** START Reading text **

Greetings, loyal minions. Your Maximum Leader was looking at one of his bookshelves and was noticing his copy of Larousse Gastronomique. And a story popped into his head. You see, for many years on this particular bookshelf there was a copy of Larousse Gastronomique and a very handsome copy of a “cookbook” put out by Le Cordon Bleu a Paris. They sat side by side as dual tomes of French culinary reference at your Maximum Leader’s fingertips.
But today, only the copy of Larousse Gastronomique remains…
The story begins in the late 1950s. Back then your Maximum Leader’s maternal grandfather was in the employ of the Department of Defense and seconded (as it were) to the North Atlantic Treaty Organization. Also back in those days, the French were full military members of NATO. From time to time business took your Maximum Leader’s grandfather from Washington DC to Paris. On these trips he got to fly first class, drink wine, eat good food, and meet with lots of military types who said “harumph, harumph, harumph” a lot.

** END Reading text **
** START Data lines **

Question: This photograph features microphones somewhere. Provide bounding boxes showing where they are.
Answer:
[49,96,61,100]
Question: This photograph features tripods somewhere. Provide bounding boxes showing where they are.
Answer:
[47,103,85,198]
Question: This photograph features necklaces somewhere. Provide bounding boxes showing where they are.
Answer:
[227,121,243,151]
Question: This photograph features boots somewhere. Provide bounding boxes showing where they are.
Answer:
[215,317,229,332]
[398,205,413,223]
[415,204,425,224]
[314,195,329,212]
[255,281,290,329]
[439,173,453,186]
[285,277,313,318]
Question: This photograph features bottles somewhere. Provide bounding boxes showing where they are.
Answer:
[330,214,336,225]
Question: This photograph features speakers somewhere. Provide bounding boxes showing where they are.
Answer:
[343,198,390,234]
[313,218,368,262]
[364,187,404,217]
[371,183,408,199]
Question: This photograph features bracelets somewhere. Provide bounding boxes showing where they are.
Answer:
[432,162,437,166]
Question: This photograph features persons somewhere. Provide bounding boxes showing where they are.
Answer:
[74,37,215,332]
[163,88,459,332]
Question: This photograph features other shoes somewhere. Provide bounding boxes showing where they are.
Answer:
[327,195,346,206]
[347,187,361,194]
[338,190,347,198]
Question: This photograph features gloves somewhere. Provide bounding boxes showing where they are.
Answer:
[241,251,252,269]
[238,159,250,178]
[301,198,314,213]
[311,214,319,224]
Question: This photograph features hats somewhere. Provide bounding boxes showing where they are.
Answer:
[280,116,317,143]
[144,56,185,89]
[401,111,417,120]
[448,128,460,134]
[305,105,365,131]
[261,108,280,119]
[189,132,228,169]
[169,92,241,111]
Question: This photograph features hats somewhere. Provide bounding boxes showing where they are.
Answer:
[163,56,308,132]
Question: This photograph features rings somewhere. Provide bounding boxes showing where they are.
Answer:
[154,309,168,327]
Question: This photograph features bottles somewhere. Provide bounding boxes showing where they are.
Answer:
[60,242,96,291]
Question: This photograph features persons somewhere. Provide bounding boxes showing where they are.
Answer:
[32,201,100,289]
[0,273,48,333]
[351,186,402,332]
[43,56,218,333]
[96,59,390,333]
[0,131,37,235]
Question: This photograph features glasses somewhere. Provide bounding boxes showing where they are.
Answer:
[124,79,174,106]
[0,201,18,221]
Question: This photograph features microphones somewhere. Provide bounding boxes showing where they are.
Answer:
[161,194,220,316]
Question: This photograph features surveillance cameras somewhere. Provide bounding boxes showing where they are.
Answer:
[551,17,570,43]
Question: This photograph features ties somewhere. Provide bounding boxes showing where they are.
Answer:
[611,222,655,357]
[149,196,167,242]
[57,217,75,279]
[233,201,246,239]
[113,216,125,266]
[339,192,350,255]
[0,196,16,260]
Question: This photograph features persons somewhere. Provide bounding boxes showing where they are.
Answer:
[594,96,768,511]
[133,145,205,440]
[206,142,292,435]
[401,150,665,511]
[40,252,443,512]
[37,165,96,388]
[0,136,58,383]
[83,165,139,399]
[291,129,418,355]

** END Data lines **

-- The problem --
Reproduce word for word the part of the cookbook story above, starting at "Greetings, loyal minions." and ending at "Maximum Leader’s fingertips.".

-- The solution --
Greetings, loyal minions. Your Maximum Leader was looking at one of his bookshelves and was noticing his copy of Larousse Gastronomique. And a story popped into his head. You see, for many years on this particular bookshelf there was a copy of Larousse Gastronomique and a very handsome copy of a “cookbook” put out by Le Cordon Bleu a Paris. They sat side by side as dual tomes of French culinary reference at your Maximum Leader’s fingertips.